Circle K Hong Kong halts e-payments after suspected cyberattack

Nearly 400 outlets affected as chain works with authorities and forensics experts to assess breach.

The Circle K convenience store chain in Hong Kong has suspended most electronic payment services after a suspected cyberattack disrupted its systems over the weekend.

The company, which operates nearly 400 stores across the city, confirmed on Sunday evening that a network problem had impacted its e-payment, email, and loyalty programme systems. While stores remain open, customers can currently only pay with cash or Octopus cards, Circle K said in a social media statement.

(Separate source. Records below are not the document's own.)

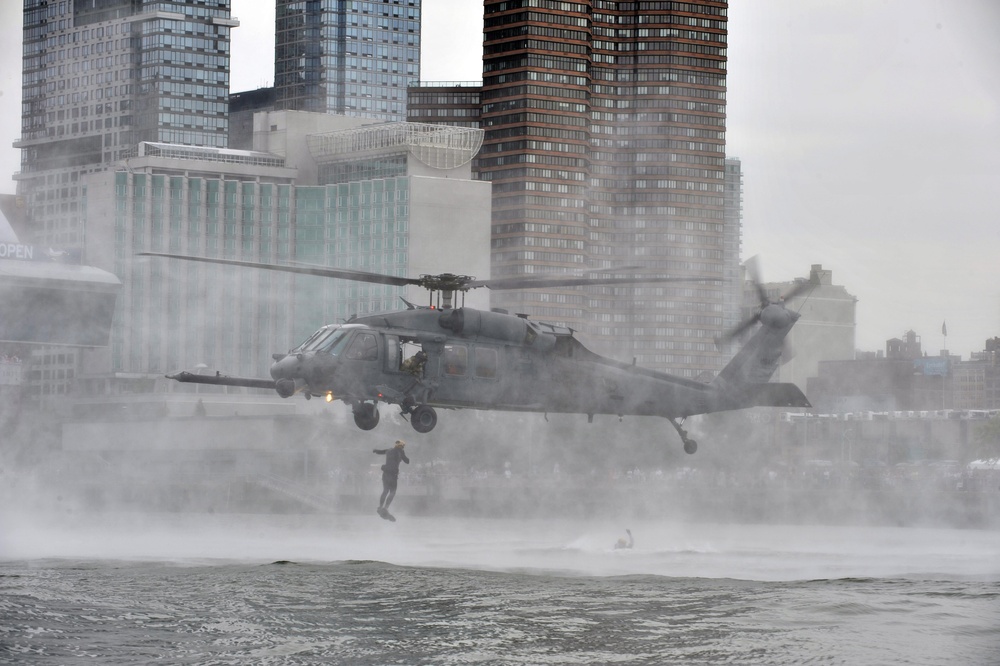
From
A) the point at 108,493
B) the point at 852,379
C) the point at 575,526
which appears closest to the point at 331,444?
the point at 108,493

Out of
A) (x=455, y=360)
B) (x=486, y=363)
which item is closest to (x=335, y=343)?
(x=455, y=360)

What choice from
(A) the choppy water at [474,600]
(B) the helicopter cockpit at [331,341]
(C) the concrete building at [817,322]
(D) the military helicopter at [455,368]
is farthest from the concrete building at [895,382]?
(B) the helicopter cockpit at [331,341]

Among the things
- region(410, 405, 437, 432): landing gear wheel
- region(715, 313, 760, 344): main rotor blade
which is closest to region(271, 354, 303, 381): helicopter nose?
region(410, 405, 437, 432): landing gear wheel

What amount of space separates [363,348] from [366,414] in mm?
2380

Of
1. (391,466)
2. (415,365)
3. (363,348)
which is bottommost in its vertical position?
(391,466)

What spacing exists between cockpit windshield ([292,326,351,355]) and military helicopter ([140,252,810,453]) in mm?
30

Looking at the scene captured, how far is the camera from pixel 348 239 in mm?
156625

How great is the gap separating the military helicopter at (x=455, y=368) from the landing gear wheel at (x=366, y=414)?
3 cm

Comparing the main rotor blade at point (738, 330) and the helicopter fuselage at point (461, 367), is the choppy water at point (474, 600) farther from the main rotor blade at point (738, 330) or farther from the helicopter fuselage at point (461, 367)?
the main rotor blade at point (738, 330)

“As we cannot rule out a possible cyberattack, we have acted quickly to secure customer, employee and supplier data,” the company said, adding that it is working with law enforcement and third-party forensics experts to determine the cause, scope, and potential data exposure.

By Monday, notices at some outlets, including a branch in Causeway Bay, informed shoppers that e-payments were unavailable due to a “network outage.” The chain first acknowledged the disruption on Saturday.

In addition to electronic payments, top-up services, product pickup, utility bill payments, and loyalty programme functions—such as voucher use, stamp collecting, and redemption—were also suspended.

The Office of the Privacy Commissioner for Personal Data confirmed it has contacted Circle K for further details but said no complaints or official reports had been filed as of Monday.